What follows is a listing; give it again exactly, in its entirety.

________

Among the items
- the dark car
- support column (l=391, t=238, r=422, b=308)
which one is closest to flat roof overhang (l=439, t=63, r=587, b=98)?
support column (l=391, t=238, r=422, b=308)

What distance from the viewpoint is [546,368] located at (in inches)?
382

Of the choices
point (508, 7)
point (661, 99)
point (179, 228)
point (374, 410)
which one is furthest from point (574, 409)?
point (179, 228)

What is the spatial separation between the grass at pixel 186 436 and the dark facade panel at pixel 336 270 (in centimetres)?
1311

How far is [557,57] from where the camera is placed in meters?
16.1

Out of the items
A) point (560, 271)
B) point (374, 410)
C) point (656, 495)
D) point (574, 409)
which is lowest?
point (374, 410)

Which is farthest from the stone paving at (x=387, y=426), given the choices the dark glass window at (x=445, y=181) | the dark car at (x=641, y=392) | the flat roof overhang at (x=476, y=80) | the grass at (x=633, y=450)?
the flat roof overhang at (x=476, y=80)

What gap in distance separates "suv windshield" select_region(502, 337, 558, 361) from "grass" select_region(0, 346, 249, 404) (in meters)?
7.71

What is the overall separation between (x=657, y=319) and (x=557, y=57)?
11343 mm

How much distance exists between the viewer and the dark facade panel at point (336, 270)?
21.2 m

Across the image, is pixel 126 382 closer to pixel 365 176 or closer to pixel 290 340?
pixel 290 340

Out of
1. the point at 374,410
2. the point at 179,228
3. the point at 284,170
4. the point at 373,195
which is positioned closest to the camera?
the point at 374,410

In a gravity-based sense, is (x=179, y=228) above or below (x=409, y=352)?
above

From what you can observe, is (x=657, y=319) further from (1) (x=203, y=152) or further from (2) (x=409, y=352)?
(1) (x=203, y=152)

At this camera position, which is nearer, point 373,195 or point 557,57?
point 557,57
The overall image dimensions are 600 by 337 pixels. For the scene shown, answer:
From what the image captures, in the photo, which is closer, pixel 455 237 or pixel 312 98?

________

The reply
Among the items
- the dark car
- support column (l=391, t=238, r=422, b=308)
which one is closest to flat roof overhang (l=439, t=63, r=587, b=98)?
support column (l=391, t=238, r=422, b=308)

What distance from the viewpoint is [546,368] located at (in inches)?
382

Of the choices
point (508, 7)
point (661, 99)
point (179, 228)
point (374, 410)
which one is furthest from point (574, 409)?
point (179, 228)

What is the spatial separation between the grass at pixel 186 436 and the dark facade panel at pixel 336 270 (in centimetres)?
1311

How far is [557,57] from where the camera is placed in meters?
16.1

Out of the items
A) point (560, 271)
B) point (374, 410)
C) point (656, 495)
D) point (574, 409)
which is lowest?
point (374, 410)

Which is farthest from the stone paving at (x=387, y=426), given the choices the dark glass window at (x=445, y=181) | the dark car at (x=641, y=392) | the flat roof overhang at (x=476, y=80) | the grass at (x=633, y=450)?
the flat roof overhang at (x=476, y=80)

What gap in distance separates "suv windshield" select_region(502, 337, 558, 361) from "grass" select_region(0, 346, 249, 404) (in meters)?
7.71

What is the overall separation between (x=657, y=319) and (x=557, y=57)?
11343 mm

How much distance exists between the viewer and the dark facade panel at point (336, 270)?
21.2 m

Across the image, is pixel 126 382 closer to pixel 365 176 or closer to pixel 290 340?
pixel 290 340

Out of
1. the point at 374,410
2. the point at 179,228
3. the point at 284,170
4. the point at 373,195
which is positioned closest to the camera?
the point at 374,410

In a gravity-based sense, is (x=179, y=228) above or below (x=409, y=352)?
above

From what you can observe, is (x=657, y=319) further from (1) (x=203, y=152) or further from (2) (x=409, y=352)?
(1) (x=203, y=152)

At this camera position, which is nearer, point 373,195 or point 557,57?
point 557,57
The overall image dimensions are 600 by 337 pixels. For the scene shown, answer:
From what the image captures, in the photo, which is closer, pixel 455 237 or pixel 312 98?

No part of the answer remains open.